GIVEN INSTRUCTION 1
Set down the lines of the records that run from the line containing "List the following" through the line containing "3. the white flower bud at (70,90)", both included, reproducing each one unchanged.

Lease or Buy – Which is Better?

Lease vs Buy? What’s the Difference?

One of the best ways to decide between car leasing and buying with a loan is to directly compare the attributes of each, which we will show you in this article. We’ll tell you about how payments compare, about how fees are different, about advantages, and disadvantages.

Another way to help make a decision between leasing and buying is to compare the cost of each for a specific lease vs. buy situation. For this, you’ll need a special Lease vs. Buy Calculator.

Now, let’s take a look at how car leasing compares with buying with a loan.

How is car leasing different from car buying with a loan?

MONTHLY PAYMENTS
> Leasing
– Monthly lease payments are roughly 30%-50% less than loan payments for the same car, same term because you only pay for the vehicle’s predicted depreciated value, not the entire value. The average vehicle will depreciate approximately 50% in three years.

Scene geometry records:

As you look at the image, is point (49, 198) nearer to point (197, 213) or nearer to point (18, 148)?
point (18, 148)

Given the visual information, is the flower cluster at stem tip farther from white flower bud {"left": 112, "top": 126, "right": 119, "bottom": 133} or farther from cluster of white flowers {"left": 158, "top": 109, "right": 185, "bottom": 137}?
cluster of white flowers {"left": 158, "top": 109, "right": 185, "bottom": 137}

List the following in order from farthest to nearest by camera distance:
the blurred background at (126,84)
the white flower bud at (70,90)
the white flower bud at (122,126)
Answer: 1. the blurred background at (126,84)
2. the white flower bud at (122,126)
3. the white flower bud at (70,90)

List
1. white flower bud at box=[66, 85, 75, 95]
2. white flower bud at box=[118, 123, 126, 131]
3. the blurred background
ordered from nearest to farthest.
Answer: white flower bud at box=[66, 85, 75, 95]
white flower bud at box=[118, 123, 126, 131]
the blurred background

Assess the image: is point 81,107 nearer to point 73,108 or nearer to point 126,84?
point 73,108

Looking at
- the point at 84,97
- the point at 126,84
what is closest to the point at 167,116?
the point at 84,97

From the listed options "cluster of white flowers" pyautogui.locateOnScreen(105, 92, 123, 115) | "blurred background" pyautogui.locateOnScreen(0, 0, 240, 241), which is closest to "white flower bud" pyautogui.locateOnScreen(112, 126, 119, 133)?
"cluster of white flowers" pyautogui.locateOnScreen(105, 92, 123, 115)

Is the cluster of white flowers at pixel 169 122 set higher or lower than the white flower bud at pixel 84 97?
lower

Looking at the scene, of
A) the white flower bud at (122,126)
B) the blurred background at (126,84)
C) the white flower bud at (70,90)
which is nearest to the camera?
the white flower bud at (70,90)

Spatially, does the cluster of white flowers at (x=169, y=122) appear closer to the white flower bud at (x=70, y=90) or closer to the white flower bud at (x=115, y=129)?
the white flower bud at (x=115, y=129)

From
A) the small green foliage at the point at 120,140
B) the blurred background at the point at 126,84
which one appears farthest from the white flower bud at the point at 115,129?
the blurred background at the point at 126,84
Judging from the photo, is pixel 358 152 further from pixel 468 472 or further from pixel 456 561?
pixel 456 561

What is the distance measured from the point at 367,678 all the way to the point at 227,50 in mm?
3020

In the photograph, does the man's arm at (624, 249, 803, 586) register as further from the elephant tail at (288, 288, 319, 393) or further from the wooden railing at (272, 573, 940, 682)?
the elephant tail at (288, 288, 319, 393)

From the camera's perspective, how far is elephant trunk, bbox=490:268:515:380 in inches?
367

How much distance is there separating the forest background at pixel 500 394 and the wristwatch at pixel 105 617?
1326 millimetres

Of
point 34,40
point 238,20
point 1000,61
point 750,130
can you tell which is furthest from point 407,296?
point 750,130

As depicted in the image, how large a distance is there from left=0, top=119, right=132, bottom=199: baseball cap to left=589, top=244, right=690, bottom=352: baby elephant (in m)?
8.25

...

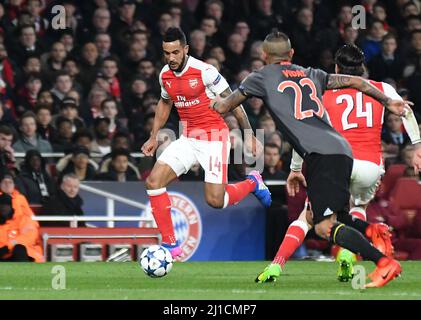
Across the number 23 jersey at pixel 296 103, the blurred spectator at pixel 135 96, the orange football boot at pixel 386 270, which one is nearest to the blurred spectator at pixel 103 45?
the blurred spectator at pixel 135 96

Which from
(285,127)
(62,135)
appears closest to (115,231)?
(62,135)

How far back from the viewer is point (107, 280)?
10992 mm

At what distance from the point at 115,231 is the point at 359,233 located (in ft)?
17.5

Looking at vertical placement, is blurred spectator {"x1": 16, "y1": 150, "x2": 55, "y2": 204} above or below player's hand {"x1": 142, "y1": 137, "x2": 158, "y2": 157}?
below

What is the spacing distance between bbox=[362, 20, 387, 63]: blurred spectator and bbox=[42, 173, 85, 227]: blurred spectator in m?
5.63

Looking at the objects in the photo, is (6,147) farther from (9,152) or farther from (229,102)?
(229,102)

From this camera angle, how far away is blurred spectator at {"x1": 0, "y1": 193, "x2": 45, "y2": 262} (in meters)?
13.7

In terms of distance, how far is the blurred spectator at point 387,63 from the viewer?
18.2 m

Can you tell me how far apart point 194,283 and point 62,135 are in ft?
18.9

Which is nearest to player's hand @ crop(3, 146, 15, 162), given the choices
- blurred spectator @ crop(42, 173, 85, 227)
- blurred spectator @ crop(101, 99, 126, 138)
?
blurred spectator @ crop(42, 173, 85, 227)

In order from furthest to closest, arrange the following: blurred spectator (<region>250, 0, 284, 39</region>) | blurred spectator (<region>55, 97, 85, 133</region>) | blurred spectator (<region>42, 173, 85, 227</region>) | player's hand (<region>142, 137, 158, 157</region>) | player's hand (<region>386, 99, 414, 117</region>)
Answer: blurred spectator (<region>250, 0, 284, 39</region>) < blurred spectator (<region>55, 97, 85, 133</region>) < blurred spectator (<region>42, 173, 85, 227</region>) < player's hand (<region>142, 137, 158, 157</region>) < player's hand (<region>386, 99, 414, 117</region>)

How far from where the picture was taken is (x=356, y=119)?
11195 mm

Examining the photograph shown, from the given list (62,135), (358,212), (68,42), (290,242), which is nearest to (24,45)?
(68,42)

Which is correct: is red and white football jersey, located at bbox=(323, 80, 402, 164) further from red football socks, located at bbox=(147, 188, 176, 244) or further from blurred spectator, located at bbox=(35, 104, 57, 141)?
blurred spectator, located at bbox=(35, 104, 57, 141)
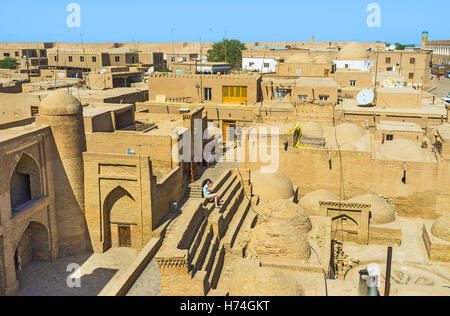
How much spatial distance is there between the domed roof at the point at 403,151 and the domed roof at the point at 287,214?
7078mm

GIVEN INSTRUCTION 2
From the lease-versus-buy article, extract the passage running from "One of the best" to "vs. Buy Calculator." without altering a word.

TASK ANSWER 1
List the following in order from farthest to nearest by camera distance:
the blurred background at (126,84)
the white flower bud at (70,90)
the white flower bud at (122,126)
Answer: 1. the blurred background at (126,84)
2. the white flower bud at (122,126)
3. the white flower bud at (70,90)

TASK ANSWER 2
One of the best ways to decide between car leasing and buying with a loan is to directly compare the attributes of each, which we will show you in this article. We’ll tell you about how payments compare, about how fees are different, about advantages, and disadvantages.

Another way to help make a decision between leasing and buying is to compare the cost of each for a specific lease vs. buy situation. For this, you’ll need a special Lease vs. Buy Calculator.